Now for the review proper. The game does a great job of immersing you into the world of Hyrule and its events. Even just a few minutes into the game, ALttP already got me hooked. Even bits of information that you get from simple dialogues with various NPCs could pretty much well be side-quests which prompts you into exploring every corner of Hyrule. Its dungeon-level designs are well put and each dungeon is challenging enough on its own, coupled with puzzles and difficult boss which are really hard to beat if you act carelessly. With the fun experience, you gain and the useful items you uncover as you explore Hyrule, you are rewarded well for the time you take into exploring and solving the puzzles hidden within Hyrule.
The plot isn’t convoluted and is pretty well contained, it isn’t hindered by the fact that you can freely traverse out of proportion.
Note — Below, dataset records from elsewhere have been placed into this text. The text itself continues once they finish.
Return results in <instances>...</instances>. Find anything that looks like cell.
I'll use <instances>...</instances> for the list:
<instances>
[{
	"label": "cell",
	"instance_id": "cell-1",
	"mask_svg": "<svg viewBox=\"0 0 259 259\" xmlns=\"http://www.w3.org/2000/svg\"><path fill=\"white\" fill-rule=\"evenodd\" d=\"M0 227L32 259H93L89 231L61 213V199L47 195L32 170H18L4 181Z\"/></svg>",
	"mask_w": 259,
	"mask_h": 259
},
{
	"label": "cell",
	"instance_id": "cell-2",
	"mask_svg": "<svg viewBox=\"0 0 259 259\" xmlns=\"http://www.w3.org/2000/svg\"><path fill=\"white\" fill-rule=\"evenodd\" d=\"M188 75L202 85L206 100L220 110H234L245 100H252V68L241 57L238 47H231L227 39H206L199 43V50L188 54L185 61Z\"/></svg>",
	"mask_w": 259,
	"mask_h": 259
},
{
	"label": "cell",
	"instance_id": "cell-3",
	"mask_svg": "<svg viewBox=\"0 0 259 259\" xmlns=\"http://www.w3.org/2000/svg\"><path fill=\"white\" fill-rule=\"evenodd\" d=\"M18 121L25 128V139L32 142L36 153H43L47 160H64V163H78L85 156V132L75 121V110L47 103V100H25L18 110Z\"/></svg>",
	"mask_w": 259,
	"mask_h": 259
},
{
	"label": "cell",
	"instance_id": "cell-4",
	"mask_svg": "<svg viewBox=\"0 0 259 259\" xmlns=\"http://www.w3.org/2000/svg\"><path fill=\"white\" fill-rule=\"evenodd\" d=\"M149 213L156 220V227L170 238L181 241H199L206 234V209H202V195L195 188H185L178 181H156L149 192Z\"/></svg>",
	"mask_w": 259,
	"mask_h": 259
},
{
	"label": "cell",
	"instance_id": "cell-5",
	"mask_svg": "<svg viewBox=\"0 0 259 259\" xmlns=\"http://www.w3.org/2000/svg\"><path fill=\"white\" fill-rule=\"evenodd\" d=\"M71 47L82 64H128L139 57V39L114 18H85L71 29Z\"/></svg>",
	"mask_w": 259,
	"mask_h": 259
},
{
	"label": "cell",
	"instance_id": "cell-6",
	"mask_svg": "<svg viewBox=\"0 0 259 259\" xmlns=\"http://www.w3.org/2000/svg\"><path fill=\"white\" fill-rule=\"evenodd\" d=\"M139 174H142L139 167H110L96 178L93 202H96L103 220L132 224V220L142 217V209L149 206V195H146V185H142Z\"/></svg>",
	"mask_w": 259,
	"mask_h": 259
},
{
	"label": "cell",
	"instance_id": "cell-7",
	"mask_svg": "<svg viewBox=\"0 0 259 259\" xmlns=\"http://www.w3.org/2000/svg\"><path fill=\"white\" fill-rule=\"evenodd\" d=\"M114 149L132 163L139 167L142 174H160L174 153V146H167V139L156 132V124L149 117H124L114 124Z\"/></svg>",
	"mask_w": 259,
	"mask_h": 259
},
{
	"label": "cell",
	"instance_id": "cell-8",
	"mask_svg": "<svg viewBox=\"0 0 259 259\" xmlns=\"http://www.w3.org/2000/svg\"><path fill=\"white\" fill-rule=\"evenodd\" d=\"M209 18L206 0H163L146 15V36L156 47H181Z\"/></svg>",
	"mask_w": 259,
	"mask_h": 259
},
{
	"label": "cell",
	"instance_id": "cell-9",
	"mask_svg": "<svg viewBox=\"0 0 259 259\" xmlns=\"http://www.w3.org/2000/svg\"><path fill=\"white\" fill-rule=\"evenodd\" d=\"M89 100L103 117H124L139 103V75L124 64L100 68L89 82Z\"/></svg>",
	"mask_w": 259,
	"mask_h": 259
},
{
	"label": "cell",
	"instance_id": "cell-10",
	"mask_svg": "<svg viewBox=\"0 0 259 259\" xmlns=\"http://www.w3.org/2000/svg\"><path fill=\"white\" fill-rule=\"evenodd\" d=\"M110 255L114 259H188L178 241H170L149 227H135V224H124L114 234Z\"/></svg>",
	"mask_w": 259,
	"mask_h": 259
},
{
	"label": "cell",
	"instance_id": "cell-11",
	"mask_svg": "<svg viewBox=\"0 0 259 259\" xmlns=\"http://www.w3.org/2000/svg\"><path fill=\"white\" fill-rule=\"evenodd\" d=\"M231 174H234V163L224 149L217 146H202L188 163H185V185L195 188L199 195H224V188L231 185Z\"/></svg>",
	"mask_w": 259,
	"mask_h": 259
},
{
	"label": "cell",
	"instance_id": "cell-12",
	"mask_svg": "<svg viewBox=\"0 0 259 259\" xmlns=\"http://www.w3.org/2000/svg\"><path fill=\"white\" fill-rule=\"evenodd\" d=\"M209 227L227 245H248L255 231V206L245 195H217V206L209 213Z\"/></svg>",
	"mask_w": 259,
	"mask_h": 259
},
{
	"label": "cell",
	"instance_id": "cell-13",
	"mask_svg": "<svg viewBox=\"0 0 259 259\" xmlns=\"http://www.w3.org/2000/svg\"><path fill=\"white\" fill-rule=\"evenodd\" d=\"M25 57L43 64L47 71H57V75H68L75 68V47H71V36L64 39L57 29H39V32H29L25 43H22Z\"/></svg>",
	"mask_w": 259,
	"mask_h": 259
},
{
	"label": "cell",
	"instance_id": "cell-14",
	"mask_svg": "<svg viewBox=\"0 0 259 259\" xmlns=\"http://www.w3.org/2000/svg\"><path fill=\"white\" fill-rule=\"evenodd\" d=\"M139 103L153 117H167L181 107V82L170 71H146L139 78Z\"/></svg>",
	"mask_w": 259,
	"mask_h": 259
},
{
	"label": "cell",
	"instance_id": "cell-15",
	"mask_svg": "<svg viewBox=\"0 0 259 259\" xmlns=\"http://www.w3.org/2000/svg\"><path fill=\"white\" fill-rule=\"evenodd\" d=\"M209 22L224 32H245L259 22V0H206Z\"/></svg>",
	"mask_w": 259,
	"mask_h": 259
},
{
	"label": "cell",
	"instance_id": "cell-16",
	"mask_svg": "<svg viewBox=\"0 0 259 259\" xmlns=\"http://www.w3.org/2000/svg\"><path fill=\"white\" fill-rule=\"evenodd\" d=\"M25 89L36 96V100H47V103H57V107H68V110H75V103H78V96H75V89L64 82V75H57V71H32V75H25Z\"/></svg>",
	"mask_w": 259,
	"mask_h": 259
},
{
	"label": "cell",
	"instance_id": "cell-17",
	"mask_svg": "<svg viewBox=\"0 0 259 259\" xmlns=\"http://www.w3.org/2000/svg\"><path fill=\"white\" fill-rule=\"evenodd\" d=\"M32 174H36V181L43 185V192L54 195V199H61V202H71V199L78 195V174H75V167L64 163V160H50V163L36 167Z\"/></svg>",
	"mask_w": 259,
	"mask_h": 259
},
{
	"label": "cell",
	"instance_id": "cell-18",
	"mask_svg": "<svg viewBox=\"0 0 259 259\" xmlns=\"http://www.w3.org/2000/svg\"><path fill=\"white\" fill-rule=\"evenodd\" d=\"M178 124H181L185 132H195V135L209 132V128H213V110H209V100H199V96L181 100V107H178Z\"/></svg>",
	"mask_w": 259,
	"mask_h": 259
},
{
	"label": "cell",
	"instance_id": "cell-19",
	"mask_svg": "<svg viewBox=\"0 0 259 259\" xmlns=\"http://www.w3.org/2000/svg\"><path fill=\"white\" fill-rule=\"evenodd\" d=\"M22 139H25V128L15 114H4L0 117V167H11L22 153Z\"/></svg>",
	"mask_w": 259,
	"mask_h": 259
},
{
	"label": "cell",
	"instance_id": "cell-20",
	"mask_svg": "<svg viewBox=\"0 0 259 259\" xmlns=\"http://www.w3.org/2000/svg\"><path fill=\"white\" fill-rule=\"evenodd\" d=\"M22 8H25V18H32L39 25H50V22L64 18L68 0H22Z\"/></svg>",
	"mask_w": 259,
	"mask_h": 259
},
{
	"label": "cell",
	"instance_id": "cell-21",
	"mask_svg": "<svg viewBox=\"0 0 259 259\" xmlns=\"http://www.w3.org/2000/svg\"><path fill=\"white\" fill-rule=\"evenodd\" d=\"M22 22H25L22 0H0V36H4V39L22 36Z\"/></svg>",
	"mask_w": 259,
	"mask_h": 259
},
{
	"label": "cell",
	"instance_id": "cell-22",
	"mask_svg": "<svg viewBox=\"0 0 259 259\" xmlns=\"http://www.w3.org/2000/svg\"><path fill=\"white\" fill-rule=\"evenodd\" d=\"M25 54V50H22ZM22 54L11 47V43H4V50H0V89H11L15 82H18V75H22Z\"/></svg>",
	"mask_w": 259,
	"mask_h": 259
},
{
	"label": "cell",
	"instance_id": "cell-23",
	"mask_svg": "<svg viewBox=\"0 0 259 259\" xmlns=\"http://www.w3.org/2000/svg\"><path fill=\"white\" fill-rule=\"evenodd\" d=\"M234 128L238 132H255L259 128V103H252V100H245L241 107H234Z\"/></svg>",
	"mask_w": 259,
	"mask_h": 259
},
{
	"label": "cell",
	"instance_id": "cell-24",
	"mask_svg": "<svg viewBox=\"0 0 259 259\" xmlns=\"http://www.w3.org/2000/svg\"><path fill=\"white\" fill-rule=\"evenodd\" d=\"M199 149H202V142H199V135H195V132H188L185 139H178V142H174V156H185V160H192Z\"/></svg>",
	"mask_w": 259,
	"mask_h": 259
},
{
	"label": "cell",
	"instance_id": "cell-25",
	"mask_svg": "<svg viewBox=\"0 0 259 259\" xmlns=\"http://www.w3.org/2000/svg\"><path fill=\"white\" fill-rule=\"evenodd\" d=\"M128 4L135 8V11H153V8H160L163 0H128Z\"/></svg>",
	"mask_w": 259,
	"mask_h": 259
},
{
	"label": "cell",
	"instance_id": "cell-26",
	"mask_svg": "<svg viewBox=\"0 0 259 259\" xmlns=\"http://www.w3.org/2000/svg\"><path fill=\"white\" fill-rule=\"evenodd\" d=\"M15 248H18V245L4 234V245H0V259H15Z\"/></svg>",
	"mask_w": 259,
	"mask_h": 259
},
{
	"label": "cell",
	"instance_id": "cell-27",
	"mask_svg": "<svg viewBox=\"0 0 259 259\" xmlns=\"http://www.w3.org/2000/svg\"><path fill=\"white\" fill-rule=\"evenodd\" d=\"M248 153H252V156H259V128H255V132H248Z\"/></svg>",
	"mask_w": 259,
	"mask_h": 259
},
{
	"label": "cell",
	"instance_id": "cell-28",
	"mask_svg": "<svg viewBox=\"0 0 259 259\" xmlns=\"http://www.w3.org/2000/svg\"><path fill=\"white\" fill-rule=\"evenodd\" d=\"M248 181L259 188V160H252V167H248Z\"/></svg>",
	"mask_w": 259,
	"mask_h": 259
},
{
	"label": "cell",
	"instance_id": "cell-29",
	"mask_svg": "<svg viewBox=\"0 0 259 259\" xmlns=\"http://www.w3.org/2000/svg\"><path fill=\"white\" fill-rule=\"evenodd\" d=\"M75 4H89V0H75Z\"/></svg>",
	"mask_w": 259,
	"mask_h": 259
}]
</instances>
If anything, even without cutscenes, the game’s plot, or pretty much even the game itself is pretty cinematic in its own right.
Hyrule Castle Theme, Zelda’s Theme (now known as Zelda’s Lullaby), Dark World Theme, these are some of the few soundtracks that A Link to the Past has spawned, adding in to the iconic Overworld Theme of the Legend of Zelda. The soundtrack does a great job of instilling you a sense of exploration, adding in into the immersion of the world. Each theme is well suited whenever they are being played. Be it a sense of mystery when the Dungeon Theme plays, or a sense of exploration once the Overworld Theme or the Dark World Theme plays, or even a sense of authority when the Hyrule Castle Theme plays, the soundtracks, are personally what I would treat as being one of the pillars that holds up ALttP’s success.
The details that it adds to its terrains in its top-down view makes you appreciate the beauty the A Link to the Past presented in the SNES back in its day.
Having played A Link to the Past truly made me understand why it’s being held up there as one of the best games within the Legend of Zelda franchise. Its story, its soundtracks, the added details to its map, the sense of meticulously exploring the entirety of Hyrule hoping not to miss anything, all these really makes you appreciate it as a game. The game does a really good job of getting you immersed and lost in the story, giving you a sense of control yet at the same time not giving out too much hints so that the game doesn’t hold your hand too much. In A Link to the Past, I definitely felt that I was Link. I can barely find anything wrong with A Link to the Past, my only nitpick was the first battle with Agahnim since I wish it’d be more rather than just sending his blasts back to him, but other than that, nothing. This just goes to show that even the past still has something to give.
For the review of this game, I used the original 1992 SNES version of ALttP. I am aware that there is a GameBoy Advance version of the game.